| Tasks to complete |
1. List every radio or television program that the passage about the Bells names as one the duo appeared on.
2. Summarize the passage about the Bells in two sentences.
3. Translate this sentence from the passage about the Bells into Spanish: "They appeared 14 times with Bing Crosby and Bob Hope and opened for Nat King Cole in Los Angeles."

| Text section |
= = = = =
Their subsequent fame was immediate; the song Cynthia wrote was picked up that night by a music publisher who was a judge of the evening's amateur compositions.

Within a week, the young duo cut a demo in Hollywood for Henri Rene, then West Coast A&R man for RCA Records. Mr. Rene liked the girls' self-arranged harmonies so much, he decided they should record for RCA.

The girls were hurried back into the studio and on November 12 recorded "Bermuda" (with an arrangement by Henri Rene). Because it was common then for many artists to release the same song, the Bells' recording of "Bermuda" was rushed through the RCA pressing plant.

By March 1952, "Bermuda" reached #7 on the Billboard charts and eventually sold over 1,000,000 copies.

Cynthia and Kay, adopting their mother's maiden name of Bell for their act, enjoyed a rollercoaster ride of success, eventually releasing eleven records (22 songs) for RCA and hitting the charts with "Wheel of Fortune" (#10) and "Hambone" (with Phil Harris and charting at #19). They appeared on radio and television programs including the Johnny Carson Show, the Colgate Comedy Hour, the Frank Sinatra Show, the Perry Como Show and the Dinah Shore Show.

They appeared 14 times with Bing Crosby and Bob Hope and opened for Nat King Cole in Los Angeles. They took their act on the road (during school breaks) and performed in New York, Montreal, Dallas, Maryland, Las Vegas and Reno. They earned up to $4,500 per week, which was an unheard of sum to these teens.
= = = = =
| Data segment |

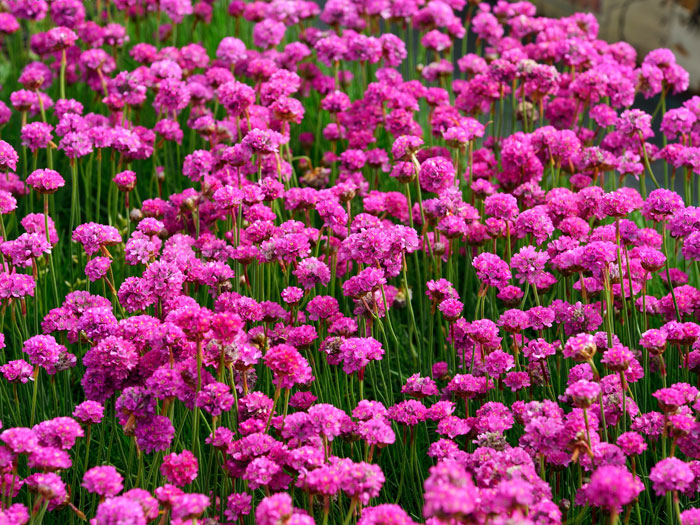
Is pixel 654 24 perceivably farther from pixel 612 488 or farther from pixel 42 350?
pixel 612 488

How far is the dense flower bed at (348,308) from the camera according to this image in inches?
77.4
= = = = =
| Set of answers |
1.
- the Johnny Carson Show
- the Colgate Comedy Hour
- the Frank Sinatra Show
- the Perry Como Show
- the Dinah Shore Show

2. After a music publisher picked up Cynthia's song, the duo cut a demo for Henri Rene and began recording for RCA, and their "Bermuda" reached #7 on the Billboard charts and sold over 1,000,000 copies. Using the name Bell, Cynthia and Kay released eleven records, charted with "Wheel of Fortune" and "Hambone," appeared on radio and television and with Bing Crosby and Bob Hope, and performed in cities including New York and Las Vegas.

3. Aparecieron 14 veces con Bing Crosby y Bob Hope y fueron las teloneras de Nat King Cole en Los Ángeles.